Этого еще не хватало.
— Елена, ты где? Всё это не важно, сейчас поедешь и заберешь Юрку. Прямо сейчас! Да, случилось. Не спускай с него глаз ни на минуту. Ты меня слушай! Потом сразу домой, и никуда сегодня, ты слышишь? И никому не открывай! Приеду — объясню. Да, и можешь начать собираться, я с понедельника в отпуске. Ну, полетим по горящей. А он пусть учится, нечего дергать. Короче, никуда и никому, ты поняла? Всё.
Только этого еще не хватало. Только этого.
Облаяли. Огромная, черная, полтротуара занимала. Ничего не делал, не задел, просто мимо прошел. Проснулась, взвыла, залаяла, замигала спереди и сзади: такая оказалась нервная противоугонная система. Какое-то идет замещение живого неживым. Птицы подражают мобильникам. Тамагучи придумали — протезы души. Видел вот тоже как-то вечером: мужичок идет, шатаясь, и натыкается на стоящие в ряд машины. А они его по очереди облаивают разными голосами, как собаки в деревне. И он уже прошел давно, а они всё не успокоятся. И на мгновение стало не по себе, словно мир уже умер, а ты — в плохой сказке… Сжимается шагреневая кожа языка. Аффторам из паутины настоятельно рекомендуют выпить йаду. Идет вычитание слова. Слово уже не нужно. И вторая сигнальная теперь тоже — только от угона. А? Да еду, еду, сам ты Шумахер. И поворот проскочил. Заснул опять, черт. А язык музыки? Да, но он своеобразный: нельзя сказать, «о чем» она, но бывает слышно, что играют «не про то». Да, можно передавать и без слов, как Чаплин, Полунин. И Мурнау в немом «Последнем человеке» передал звук трубы смазанным — как сквозь слезы — бликом света на ободке. А Врубель тонкими уходящими вверх березками нарисовал голос Забелы и, кажется, вознес за нее молитву в предчувствии недалекой уже разлуки. Услышан, разумеется, не был… Но музыка как язык гармонии остается? Красота остается? Ну, куда ж она денется, ей еще мир спасать. А справится?
— Я в двенадцатый, меня на четыр…
— Свидетель? Документы. Проходите.
— …Можно? Я свидетель, меня на четыр…
— Симаков! Иди сюда. Проведешь опознание, составишь протокол. Чтоб всё по форме.
— Так я же никогда…
— А чему тебя там учат? Вот и применяй. Бланки в папке.
— А эти… понятые?
— Что, маленький, что ли? Никифорыч, баб куда отвели, в восьмой? Ну, приведи ему двух. Всё, я на выезде.
Тоже Крокодилыч. Везде свои Крокодилычи. Ну, давай, студент.

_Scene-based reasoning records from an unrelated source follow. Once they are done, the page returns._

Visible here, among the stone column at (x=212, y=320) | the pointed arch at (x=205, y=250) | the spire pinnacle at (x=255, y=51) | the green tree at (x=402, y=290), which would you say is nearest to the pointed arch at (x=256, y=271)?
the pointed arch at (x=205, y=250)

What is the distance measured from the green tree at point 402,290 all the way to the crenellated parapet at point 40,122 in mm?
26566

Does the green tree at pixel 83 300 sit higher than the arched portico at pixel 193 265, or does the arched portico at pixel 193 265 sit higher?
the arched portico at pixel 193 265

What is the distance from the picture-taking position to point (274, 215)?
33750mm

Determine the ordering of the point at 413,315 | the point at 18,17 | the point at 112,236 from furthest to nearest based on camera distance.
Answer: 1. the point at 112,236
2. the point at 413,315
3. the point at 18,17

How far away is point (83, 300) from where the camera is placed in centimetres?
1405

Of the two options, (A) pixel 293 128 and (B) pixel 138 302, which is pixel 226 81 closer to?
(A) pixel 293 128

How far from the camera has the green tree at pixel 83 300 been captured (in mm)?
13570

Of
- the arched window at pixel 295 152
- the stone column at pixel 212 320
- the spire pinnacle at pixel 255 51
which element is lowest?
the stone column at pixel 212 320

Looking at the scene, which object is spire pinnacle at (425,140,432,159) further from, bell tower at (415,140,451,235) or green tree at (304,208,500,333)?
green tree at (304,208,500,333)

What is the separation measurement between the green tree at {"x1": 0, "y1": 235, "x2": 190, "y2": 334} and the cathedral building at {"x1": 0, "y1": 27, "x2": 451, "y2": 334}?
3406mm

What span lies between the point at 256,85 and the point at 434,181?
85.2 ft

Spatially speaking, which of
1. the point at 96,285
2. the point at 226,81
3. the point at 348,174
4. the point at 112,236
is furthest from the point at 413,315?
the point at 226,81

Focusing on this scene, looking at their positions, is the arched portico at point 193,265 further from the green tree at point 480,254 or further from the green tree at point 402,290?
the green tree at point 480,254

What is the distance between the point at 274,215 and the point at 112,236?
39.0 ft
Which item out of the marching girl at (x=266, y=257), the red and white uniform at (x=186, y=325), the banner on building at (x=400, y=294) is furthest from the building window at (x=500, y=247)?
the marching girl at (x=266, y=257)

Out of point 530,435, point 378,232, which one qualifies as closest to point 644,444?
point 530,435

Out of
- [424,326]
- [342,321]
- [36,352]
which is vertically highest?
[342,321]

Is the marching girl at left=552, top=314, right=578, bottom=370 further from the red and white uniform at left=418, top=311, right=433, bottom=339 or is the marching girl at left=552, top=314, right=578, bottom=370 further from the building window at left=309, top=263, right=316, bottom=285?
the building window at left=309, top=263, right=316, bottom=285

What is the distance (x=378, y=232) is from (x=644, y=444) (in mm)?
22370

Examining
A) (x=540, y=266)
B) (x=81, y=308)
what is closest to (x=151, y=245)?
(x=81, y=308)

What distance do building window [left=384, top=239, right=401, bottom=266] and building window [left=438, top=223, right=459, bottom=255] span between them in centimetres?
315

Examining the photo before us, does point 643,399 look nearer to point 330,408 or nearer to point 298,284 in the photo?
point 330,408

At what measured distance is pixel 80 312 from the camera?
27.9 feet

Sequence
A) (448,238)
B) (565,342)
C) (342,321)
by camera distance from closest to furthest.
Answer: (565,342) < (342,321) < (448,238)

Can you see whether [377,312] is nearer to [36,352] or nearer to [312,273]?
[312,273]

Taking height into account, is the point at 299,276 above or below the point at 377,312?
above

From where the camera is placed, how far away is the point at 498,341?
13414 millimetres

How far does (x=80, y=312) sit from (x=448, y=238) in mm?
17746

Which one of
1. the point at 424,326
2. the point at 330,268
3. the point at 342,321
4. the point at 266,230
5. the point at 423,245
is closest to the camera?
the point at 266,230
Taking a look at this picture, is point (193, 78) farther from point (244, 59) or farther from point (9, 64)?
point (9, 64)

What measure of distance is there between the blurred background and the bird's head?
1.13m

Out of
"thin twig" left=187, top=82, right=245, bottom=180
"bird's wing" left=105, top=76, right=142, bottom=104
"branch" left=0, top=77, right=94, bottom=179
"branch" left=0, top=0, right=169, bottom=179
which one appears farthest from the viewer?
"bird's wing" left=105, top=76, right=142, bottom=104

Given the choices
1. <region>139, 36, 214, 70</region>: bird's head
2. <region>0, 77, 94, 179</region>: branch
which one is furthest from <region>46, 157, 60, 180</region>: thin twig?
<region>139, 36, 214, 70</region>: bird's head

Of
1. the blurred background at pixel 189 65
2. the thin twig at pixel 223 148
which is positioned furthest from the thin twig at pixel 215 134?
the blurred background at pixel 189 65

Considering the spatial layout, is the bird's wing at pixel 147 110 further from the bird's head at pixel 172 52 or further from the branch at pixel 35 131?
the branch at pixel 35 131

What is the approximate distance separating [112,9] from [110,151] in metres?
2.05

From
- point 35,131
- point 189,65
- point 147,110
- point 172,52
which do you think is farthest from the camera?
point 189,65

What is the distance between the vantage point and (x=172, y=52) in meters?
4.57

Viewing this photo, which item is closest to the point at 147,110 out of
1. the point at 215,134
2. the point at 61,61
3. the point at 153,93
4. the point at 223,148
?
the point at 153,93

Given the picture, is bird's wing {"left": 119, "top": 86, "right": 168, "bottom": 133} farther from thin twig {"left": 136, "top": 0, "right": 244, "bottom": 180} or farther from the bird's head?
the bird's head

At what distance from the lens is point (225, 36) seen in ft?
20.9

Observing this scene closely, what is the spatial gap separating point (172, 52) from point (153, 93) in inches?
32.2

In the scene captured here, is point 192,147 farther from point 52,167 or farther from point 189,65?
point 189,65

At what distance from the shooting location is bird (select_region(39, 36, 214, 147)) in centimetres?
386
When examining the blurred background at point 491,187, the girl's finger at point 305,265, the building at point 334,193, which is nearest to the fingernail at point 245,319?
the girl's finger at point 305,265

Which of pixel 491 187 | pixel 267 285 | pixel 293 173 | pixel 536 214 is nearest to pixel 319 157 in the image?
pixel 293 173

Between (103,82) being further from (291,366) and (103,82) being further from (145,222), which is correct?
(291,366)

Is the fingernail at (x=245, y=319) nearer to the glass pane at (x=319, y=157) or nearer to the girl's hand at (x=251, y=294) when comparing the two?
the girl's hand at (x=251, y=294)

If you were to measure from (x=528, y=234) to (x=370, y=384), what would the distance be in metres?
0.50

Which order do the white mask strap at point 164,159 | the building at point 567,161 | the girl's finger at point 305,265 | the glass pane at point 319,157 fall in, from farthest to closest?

— Так, «предъявление лица для опознания… при естественном освещении в присутствии…» Мишка, ну где там Никифорыч? Вы свидетель? Паспорт. Значит, «в соответствии с частями первой, второй, четвертой, седьмой и девятой статьи сто девяносто три УПэКа РэФэ…», выйдите пока в коридорчик.
— Я?
— Вы опознающий? Вот и выйдите, когда надо будет, вас позовут.
Стулья хоть поставили, прогресс. Ну, что, в ногах правды нет. Сказать про наезд? Кому? Студенту?
— А куда вы нас ведете-то?
— Куда надо.
— А чего мы сделали-то?
— Иди давай, там узнаешь.
Это понятые. И им тоже не все понятно.
— Мишка, стулья тащи, сажать куда?
— Сколько надо? Сейчас найдем. Так, стульчик освободите-ка!
Ну, вот и правда. И прогресс, два в одном. А. Ш. как-то сказал: «Я, кажется, начал писать красивую музыку, какой позор!» Почему он так сказал? Пошутил? Но танго в кантате действительно дьявольски красивое. Бес попутал?
— Мину-уточку! Не надо голословных обвинений. Я и так вами крутом оклеветан. Давай разберемся.
— Подслушивал, как всегда?
— Ближе к телу! И к тексту. Вот, вы пишете: «Божественная красота антипода Творца скрывает его истинное лицо и помогает врагу рода человеческого обольщать людей». Вы хоть иногда читаете, что вы пишете? Откуда красота-то? А она от Творца, да-с. Это Его, это божественная красота. Так, перед тем как морализировать, уразумейте: «враг» и «антипод» обольщает истинной божественной красотой — не обманной, не фальшивой, а истинной, Богом данной, Бог-то давал не фальшивую, без обмана. Хуже не стала — потому и обольстительна. И не поддаться этому «обольщению» может только последняя неблагодарная тварь, забывшая, убившая в себе образ своего творца. Так кто, спрашивается, «попутал»? Теперь валяй, морализируй. Жвачки дать?